Monday, April 30, 2018
I am doing this in a Quilt-As-You-Go method, and I have quilted the first row...which measured 12 1/2" x 60 1/2" prior to quilting and after quilting measured 12" x 58 1/2".
The checkered row is the next row and has not yet been quilted, but look at the difference in lengths.
Every other row in the quilt is checkered, and I was not going to quilt the checkered row until after I had the rows on either side of the checked row sewn on. This is going to be interesting!!!
Anyone every had to deal with this situation, I would sure like to know what you did. I am new to Quilt-As-You-Go techniques, and this one has me stumped. I posted the picture and question on the Quilt-As-You-Go facebook page, and so far the responses have all said that there will be shrinkage, and I should quilt all the rows before joining them together, but that is not what I wanted to do.
And guess what....there is another little girl due to arrive in October.
I am so blessed to have my eleven grandchildren that bring so much happiness in my life. So what's a little quilt shrinkage when my family is still growing.
Wednesday, April 25, 2018
I am going to quilt my Happy Quilt in a quilt as you go method, quilting each row individually. So yesterday, I got Row 1, the Sunshine Row, all pin basted and ready to quilt. And this is where my fun day began. Once I finally decided on a pattern for the Sunshines, I used a blue water soluble fabric pen to draw the lines. First sunshine looked great - I am excited. And then.....the rest of the story:
- Moved on to the second sunshine, and I grabbed a blue highlighter pen (same blue color case as my water soluble pen case) instead of my blue fabric marking pen and 3/4's around the first square before I realized my BIG goof. I immediately tried to wash it out, came out of the yellow just fine, but would not wash out of the orange fabric.After trying every kind of stain remover and detergent in the house, there was nothing to do, but make a new block. Fred now has a nice blue highlighter - I don't even want it near my cutting table ever again.
2. In the process of taking it out, wouldn't you know I cut a slit in the background fabric of one of the good blocks. It is less than half an inch, but right in the seam line. Sigh....another problem. I ironed some fusible pellon on the back to keep it from raveling any more and hopefully hide the cut. You can still see the slit but I think it is secure. I need to mark it with a safety pen so I can be sure I quilt over that spot
3.I cut out the new sunshine block and started sewing it together. Of course I had my machine set up for quilting, so I had to remove the autofeed foot, remove the machine quilting thread and bobbin, and then set it up for machine piecing.
4. I had the sunshine block nearly complete - to the stage of sewing the "rows together, and dang, the points were way off. What in the world happened???? I had been so careful to make sure I had true quarter inch seams and straight seams. So I go back and look at my instructions - I had cut 2 1/2" squares for the points and should have cut 2". Well this could not be fixed. So I had to cut out a whole new block and start over.

## [Data block]
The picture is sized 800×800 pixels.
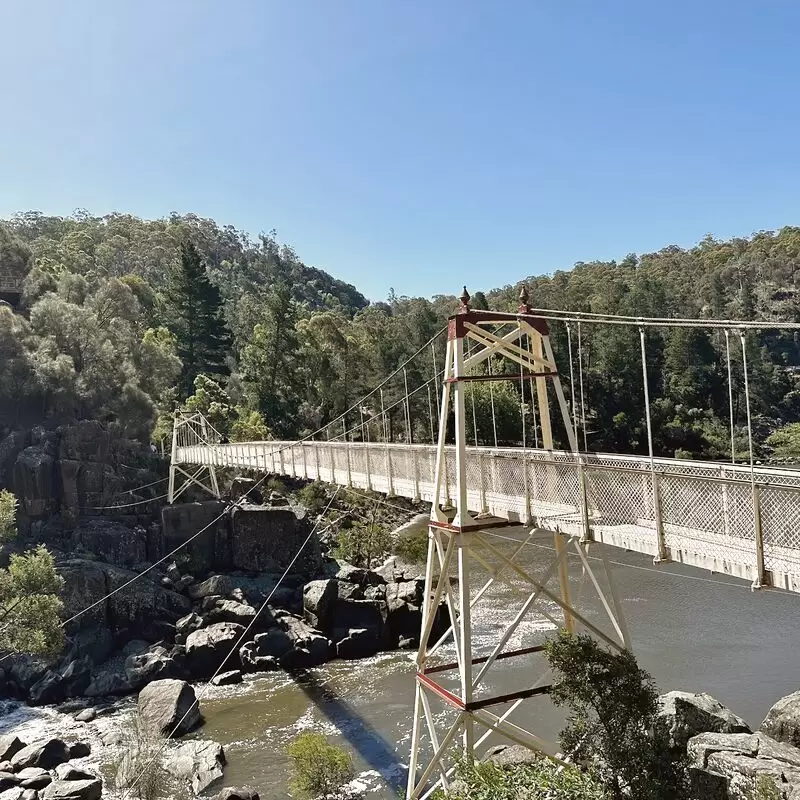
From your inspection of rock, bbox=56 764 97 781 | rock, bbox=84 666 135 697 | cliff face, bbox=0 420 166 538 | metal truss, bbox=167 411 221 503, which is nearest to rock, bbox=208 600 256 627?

## [Work instructions]
a: From the quilting blog post, quote the passage starting with "The checkered row is" and going on through "to be interesting!!!".
b: Write what comes next in the quilting blog post, picking up after its final sentence.

## [Answers to the exercises]
a:
The checkered row is the next row and has not yet been quilted, but look at the difference in lengths.
Every other row in the quilt is checkered, and I was not going to quilt the checkered row until after I had the rows on either side of the checked row sewn on. This is going to be interesting!!!

b:
5. Got the new block cut out and sewn together then had to stitch it back in the row. This was complicated by the fact that I had already started quilting the row and had it basted to the batting and background....and this was not a block on the end of the row. The block on either side was attached to the quilt sandwich. The first side was no problem but the other side was like sewing in a tube. I was almost half way across, and wouldn't you know, I ran out of bobbin thread.
6.After refilling another bobbin, I finally got the replacement
block sewn in.....and then, I guess I had stretched the fabrics and was getting a pleat when I tried to smooth it over the batting. So I had to take each seam in a little so it would lie smooth.
7.Then reset the machine for machine quilting, marked the new block with a blue water soluble pen and got to quilting. All of the sunshines are now quilted and I am back on track. But..to my dismay, I am seeing some bleeding of the yellow hand dyed fabric I used for the backing through to the quilt top.
Geez Louise - this is not supposed to happen. I always pre-wash my fabrics!!!
No panic....I will just put a whole box of dye catchers in the washer when I wash this quilt and if that doesn't work, well you know, bright sunshine sometimes gives the sky a yellowish tint - right?
For now...its time to enjoy a good cup of coffee and contemplate on how I will free motion the background. Tomorrow is another day......
Sunday, April 22, 2018
This is a Row by Row printed in McCall's Quilting Magazine, 2016 as a mystery quilt with each issue having the next row. I am making it in primary, scrappy colors and when I look at it, it just makes me happy - So the quilt is now named HAPPY.
The plan for this quilt is to use it in my grandkids play room where there is a twin bed, and thus I need to make it "sturdy." The pattern called for fusible applique, but I am doing the method my Mom taught me of turning the edges under with a running stitch and then blanket stitch over that, leaving the basting stitches in. Only difference is I am machine blanket stitching since handwork work is a challenge for me these days.
Having fun with this pattern - next row is made of churn dash blocks, one of my favorites. There is the row of squares between each of the other rows. Several of the women in my club are making this one with me and we are trying out different techniques on each row. Its fun to see it being put together with different fabric themes.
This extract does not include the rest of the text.